W 1593 r. przyszedł na świat jedyny, długo oczekiwany syn wodza, Hideyori. Hideyoshi, który sam doszedł do władzy buntując się przeciw legalnemu następcy Nobunagi, zdawał sobie sprawę, że jest zbyt stary, by zapewnić ukochanemu synowi objęcie schedy. Miotał się, stosując coraz okrutniejsze represje i jednocześnie próbując pozyskać dla sobie i syna lojalność lenników, coraz wyraźniej pogrążał się w szaleństwie. W 1598 r. ciężko zachorował. W uwłaczający jego pozycji sposób wybłagał u najmożniejszych stronników przysięgę na wierność dla Hideyoriego.
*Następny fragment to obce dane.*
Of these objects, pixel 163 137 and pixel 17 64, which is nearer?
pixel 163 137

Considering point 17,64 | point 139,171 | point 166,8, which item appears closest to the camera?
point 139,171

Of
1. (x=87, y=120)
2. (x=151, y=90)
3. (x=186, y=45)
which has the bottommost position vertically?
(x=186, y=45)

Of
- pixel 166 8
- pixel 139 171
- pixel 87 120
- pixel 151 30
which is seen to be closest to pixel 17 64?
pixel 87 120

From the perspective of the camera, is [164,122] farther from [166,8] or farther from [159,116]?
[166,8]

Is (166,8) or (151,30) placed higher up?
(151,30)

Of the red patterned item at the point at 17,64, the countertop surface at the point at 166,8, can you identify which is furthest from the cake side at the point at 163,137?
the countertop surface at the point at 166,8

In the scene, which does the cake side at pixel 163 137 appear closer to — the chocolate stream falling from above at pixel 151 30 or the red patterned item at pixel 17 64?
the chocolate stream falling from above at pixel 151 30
Toyotomi Hideyoshi zmarł 18 września.
Tokugawa Ieyasu
W skład powołanej przez Hideyoriego rady regencyjnej wszedł, oprócz czterech innych daimyo, Tokugawa Ieyasu, przyszły trzeci zjednoczyciel. Od czasu bitwy w wąwozie Okezahama przebył długą drogę. Jako lojalny wasal i sojusznik obu wodzów wykorzystywał wszelkie okazje, by powiększyć swoje ziemie i wpływy, przy okazji starając się unikać wojen, które mogłyby go osłabić (na wieść o śmierci Nobunagi wrócił pilnować swoich włości, nie wziął również udziału w wyprawach koreańskich). W chwili śmierci Hideyoriego był najbogatszym daimyo w całej Japonii – jego ziemie przynosiły dochód wysokości ponad 2,5 mln koku ryżu (miara objętości - 180 l); kolejny wśród najbogatszych wielki pan uzyskiwał ze swoich włości 1,2 mln koku.
Tokugawa, najważniejszym spośród regentów, miał niezwykle wpływowego wroga w osobie zasiadającego w Radzie Administracyjnej Ishidy Mitsunariego. To wokół niego skupili się, uważający się za lojalistów, zwolennicy rodu Toyotomi. Mitsunari dwukrotnie wysyłał przeciw Tokugawie skrytobójców. Gdy to nie dało efektu, pierwszy rozpoczął działania wojenne.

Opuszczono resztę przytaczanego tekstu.